Storage in StatefulSets

  • With StatefulSets, if a PVC and storage is already created, all pods in the StatefulSet will try to use the same PVC.
  • This may not always be desired, for example, in the MySQL scenario, each instance should have its own storage media, but the same data - each pod therefore needs its own PVC and PV.

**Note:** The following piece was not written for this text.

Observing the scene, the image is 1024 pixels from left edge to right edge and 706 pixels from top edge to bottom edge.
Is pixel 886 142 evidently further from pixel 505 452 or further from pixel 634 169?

  • This is achieved using a PersistentVolumeClaim template in the StatefulSet's specification. An example for Redis follows:
...
template:
    metadata:
      labels:
        app: redis-cluster
    spec:
      containers:
      - name: redis
        image: redis:5.0.1-alpine
        ports:
        - containerPort: 6379
          name: client
        - containerPort: 16379
          name: gossip
        volumeMounts:
        - name: conf
          mountPath: /conf
          readOnly: false
        - name: data
          mountPath: /data
          readOnly: false
      volumes:
      - name: conf
        configMap:
          name: redis-cluster
          defaultMode: 0755
  volumeClaimTemplates:
  - metadata:
      name: data
    spec:
      accessModes: [ "ReadWriteOnce" ]
      resources:
        requests:
          storage: 1Gi
  • These claim templates can refer to any given Storage Class created, so for each pvc created per replica, the associated resources are created e.g. PVC, PV, etc.
  • In the event of failure for these pods,the PVCs and associated resources are not deleted automatically, once the pod is back online, the same storage objects are re-attached, ensuring stateful data.